His eyes snap to mine. “I haven’t spoken to Lucy yet today.”
“And yet you just looked at your phone and your expression changed.” I lean back, stretching my arm along the back of the couch behind Sloane. “She texted you.”
“It was a logistical message.”
“At barely nine in the morning?”
“She’s on East Coast time. She was already at work.” His tone gets defensive and clipped. “It was about the FBI coordination.”
“Uh huh.”
Sloane’s eyes dart between us. I can practically see her filing this away for the group chat later.
Aldar redirects with the subtlety of a charging bull. “Can we focus? The FBI contact wants a timeline for when the article will be ready for publication.”
“A few more days,” Sloane answers. “The draft is nearly complete. I’m waiting on one more piece of documentation from the Cayman banking records, and then I need to go through legal review with my editor.”
“Good. The sooner it’s out, the sooner Aldridge loses his reason to silence you.”
The word silence lands heavily in the room. Nobody responds to it.
Aldar leaves shortly after—off to check on the additional security cameras he ordered and pick up supplies from town. The house settles back into its quiet rhythm.
By late morning Sloane is deep in her article with that focused expression I’ve come to love—brow furrowed, lower lip caught between her teeth, fingers flying across the keyboard.
She’s been remarking a lot lately about how much she loves this town and specifically this neighborhood. Yesterday she stood at the window while I held her up and stared at the mountains and said, “I can’t believe places like this actually exist. Georgetown is all brick and humidity and traffic. This feels like a different planet.”
I filed that away, tucked it close alongside every other small sign that she might want to stay and make something permanent here. On the other hand, I’ve started to wonder if I could live in Georgetown with Sloane. Possibly. I refuse to be like her ex, making her do all the relocation work to keep their relationship intact. After this is all over, I will need to be flexible if I want to keep this amazing female in my life. If she wants to live in Truckee, that’s what we will do. If she wants to stay in Georgetown because that makes more sense…that’s what we will do.
My secret wish is that she will fall in love with this area so much she’ll want to move into that house I saw for sale recently, just two doors down from Dane and Laurie.
In fact, I might’ve gotten in contact with the real estate agent.
I’m in the kitchen making her a sandwich—turkey and swiss on sourdough, no crusts—when the doorbell rings.

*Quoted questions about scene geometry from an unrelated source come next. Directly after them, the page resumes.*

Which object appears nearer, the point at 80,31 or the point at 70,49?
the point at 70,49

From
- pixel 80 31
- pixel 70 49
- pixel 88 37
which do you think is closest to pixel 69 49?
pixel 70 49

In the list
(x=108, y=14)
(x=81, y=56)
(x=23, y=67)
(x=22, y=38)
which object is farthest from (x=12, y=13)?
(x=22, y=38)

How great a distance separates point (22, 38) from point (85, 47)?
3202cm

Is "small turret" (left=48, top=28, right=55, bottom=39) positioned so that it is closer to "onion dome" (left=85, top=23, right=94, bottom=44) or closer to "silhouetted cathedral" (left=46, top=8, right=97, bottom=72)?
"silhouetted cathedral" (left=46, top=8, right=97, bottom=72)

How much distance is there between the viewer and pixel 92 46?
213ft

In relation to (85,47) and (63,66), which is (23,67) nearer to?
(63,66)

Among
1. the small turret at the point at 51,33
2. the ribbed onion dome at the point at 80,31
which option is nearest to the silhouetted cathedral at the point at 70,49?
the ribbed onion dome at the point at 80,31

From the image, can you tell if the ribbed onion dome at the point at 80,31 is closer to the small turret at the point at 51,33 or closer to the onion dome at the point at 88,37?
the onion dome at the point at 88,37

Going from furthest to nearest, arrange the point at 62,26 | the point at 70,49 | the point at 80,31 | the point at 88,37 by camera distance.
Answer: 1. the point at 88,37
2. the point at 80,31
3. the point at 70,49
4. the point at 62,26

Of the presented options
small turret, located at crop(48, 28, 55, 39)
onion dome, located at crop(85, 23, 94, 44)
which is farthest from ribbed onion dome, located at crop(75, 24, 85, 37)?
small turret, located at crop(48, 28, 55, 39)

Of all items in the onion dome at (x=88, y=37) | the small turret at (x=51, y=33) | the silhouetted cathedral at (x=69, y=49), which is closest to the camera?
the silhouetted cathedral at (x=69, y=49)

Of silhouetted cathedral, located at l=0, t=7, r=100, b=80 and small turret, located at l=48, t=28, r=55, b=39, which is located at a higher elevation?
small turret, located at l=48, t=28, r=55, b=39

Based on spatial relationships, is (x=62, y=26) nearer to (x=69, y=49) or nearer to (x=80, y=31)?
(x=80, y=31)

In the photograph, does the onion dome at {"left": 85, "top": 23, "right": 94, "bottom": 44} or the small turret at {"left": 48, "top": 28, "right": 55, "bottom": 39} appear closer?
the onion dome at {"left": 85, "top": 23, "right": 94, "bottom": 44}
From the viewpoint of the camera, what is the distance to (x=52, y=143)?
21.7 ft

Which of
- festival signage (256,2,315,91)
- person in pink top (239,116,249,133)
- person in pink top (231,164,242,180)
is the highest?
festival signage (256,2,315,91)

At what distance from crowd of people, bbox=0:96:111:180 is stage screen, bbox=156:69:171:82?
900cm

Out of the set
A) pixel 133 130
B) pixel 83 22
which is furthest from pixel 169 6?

Loki lets out an explosive bark, launches himself off the couch and skids across the hardwood toward the front door.
I freeze.
We’re not expecting anyone. Dane and Laurie always text before coming over. Garlen and Ellie are at work. Aldar has a key and never rings the bell. Deliveries go to a PO box in town—Aldar set that up specifically so nothing traces to this address.
My hand moves to the knife on the counter. Not because I’m planning to answer the door with a kitchen knife, but because my body has gone into a mode I don’t fully control. I move to the door and check the camera monitor Aldar installed last week. The porch is empty. No person visible. But I can see a padded manila envelope sitting on the welcome mat.
“What is it?” Sloane calls from the couch. “Who is there?”
I don’t answer. I open the door and scan the street in both directions. Nothing. The neighborhood is quiet and so is the tiny park across the street. Manicured lawns, parked cars, morning sun on the mountains. Whoever left this is already gone.
I pick up the envelope. It’s light with no return address or postage. This was hand-delivered. I bring it inside and lock the door behind me. I open the envelope at the kitchen counter, standing so my body blocks Sloane’s view.
Photos spill out.
Sloane in the passenger seat of Ellie’s car at the In-N-Out drive-thru. That was yesterday. Ellie had talked her into getting out of the house for a quick food run—just thirty minutes, just to feel normal. Sloane’s face is clearly visible through the window, her auburn hair unmistakable.
The second photo is of the front of this house shot from directly across the road. The third photo is of Sloane visible through the front window, sitting on the couch with her laptop on her knees. This was also taken from the street, through glass that I was standing fifteen feet away from.
My vision tunnels.
And at the bottom of the stack I find a single typed note on white paper.